Indeed this technology could provide great potential to improve the quality of the services offered in the hospitality industry. It would be so much easier to provide the services your customers truly want if you actually know what they are. Already casinos have trialled facial recognition technology searching for any known high-spending high-rolling customers on the premises, and ensuring that these people get the full luxury treatment.

We already have Google Glass. Imagine if this type of technology became ubiquitous; common enough so as not to appear unusual to passers-by. It would be hard to win an argument with a person wearing this technology, with a real-time display of what your emotions and real feelings are. At least it would mean a complete change in the process of buying a second-hand car!

This in turn makes one ponder possibilities for combine wearable technology with market research. In the future could we see market researchers wearing Google Glass while interviewing consumers for passive real-time feedback?

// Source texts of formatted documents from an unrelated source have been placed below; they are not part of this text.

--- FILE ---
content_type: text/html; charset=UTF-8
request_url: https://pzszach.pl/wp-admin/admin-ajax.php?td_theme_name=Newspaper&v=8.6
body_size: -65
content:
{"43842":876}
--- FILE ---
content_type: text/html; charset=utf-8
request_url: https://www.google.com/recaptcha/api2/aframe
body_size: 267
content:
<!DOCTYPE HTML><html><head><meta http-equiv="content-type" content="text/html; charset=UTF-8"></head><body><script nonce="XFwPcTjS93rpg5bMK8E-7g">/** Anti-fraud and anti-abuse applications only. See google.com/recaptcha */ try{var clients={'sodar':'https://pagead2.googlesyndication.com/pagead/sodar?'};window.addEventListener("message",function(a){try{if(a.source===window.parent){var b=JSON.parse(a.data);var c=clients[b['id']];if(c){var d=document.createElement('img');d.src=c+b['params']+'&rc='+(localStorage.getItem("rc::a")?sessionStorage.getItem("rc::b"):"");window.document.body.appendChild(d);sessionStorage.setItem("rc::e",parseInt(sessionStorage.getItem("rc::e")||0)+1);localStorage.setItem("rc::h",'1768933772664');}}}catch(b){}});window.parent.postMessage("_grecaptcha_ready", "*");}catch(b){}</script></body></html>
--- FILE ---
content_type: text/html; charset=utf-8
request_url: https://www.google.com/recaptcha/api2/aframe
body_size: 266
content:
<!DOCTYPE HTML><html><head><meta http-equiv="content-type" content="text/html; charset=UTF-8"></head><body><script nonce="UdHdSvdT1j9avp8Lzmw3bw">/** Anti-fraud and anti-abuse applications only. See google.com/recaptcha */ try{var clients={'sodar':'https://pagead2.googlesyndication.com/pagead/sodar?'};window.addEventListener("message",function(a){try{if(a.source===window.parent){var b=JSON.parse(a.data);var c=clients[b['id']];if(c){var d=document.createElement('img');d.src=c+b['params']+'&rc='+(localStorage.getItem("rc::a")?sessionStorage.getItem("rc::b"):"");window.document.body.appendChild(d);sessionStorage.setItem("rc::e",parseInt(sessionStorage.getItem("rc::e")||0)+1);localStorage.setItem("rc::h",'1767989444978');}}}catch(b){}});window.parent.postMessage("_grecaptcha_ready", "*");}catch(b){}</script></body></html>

One topic that has been an area of concern for many people has been invasion of their privacy. There have been concerns expressed that the combination of emotions analysis and facial detection provides the possibility of opening up the insides of your head for public scrutiny if there are not adequate privacy protections provided. Our recent article How does Privacy work with facial recognition discusses that vexed topic.

 

Conclusion

 

There was a time when computing and emotions were effectively at the opposites ends of a continuum. The television series Star Trek made several episodes focussing on this very point, and the scriptwriters clearly still expected the disconnection to still be a problem in the 24th Century. However rapid progress has been made in bringing the technological reading and analysis of emotions and feelings much closer.

Now that emotional analysis is technically possible, there is a move towards finding practical uses for it. Using it to assist with marketing and determining consumer insights is a clear and obvious move.

Of course the possibilities are much wider than this. Making computers more human in nature opens a whole new world of potential outcomes from software design, to wearables, to smart homes, and any other experience that includes computers and cameras.